►
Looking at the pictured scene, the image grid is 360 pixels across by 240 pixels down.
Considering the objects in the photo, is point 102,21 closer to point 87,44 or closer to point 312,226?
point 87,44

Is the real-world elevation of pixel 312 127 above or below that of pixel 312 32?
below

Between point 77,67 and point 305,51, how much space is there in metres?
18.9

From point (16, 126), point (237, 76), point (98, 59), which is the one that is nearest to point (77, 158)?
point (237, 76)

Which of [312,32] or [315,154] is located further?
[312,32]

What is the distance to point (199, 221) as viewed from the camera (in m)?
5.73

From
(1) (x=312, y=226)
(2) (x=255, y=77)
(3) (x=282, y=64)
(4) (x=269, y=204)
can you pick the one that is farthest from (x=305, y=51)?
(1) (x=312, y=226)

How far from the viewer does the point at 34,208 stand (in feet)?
◄
> [What you need to do]: Quote the material exactly, leaving nothing out.

> [Exercise output]:
Looking at the pictured scene, the image grid is 360 pixels across by 240 pixels down.
Considering the objects in the photo, is point 102,21 closer to point 87,44 or closer to point 312,226?
point 87,44

Is the real-world elevation of pixel 312 127 above or below that of pixel 312 32?
below

Between point 77,67 and point 305,51, how much space is there in metres?
18.9

From point (16, 126), point (237, 76), point (98, 59), which is the one that is nearest to point (77, 158)?
point (237, 76)

Which of [312,32] or [315,154] is located further?
[312,32]

What is the distance to point (199, 221) as viewed from the camera (in m)?
5.73

From
(1) (x=312, y=226)
(2) (x=255, y=77)
(3) (x=282, y=64)
(4) (x=269, y=204)
can you pick the one that is farthest from (x=305, y=51)?
(1) (x=312, y=226)

How far from the viewer does the point at 34,208 stand (in feet)?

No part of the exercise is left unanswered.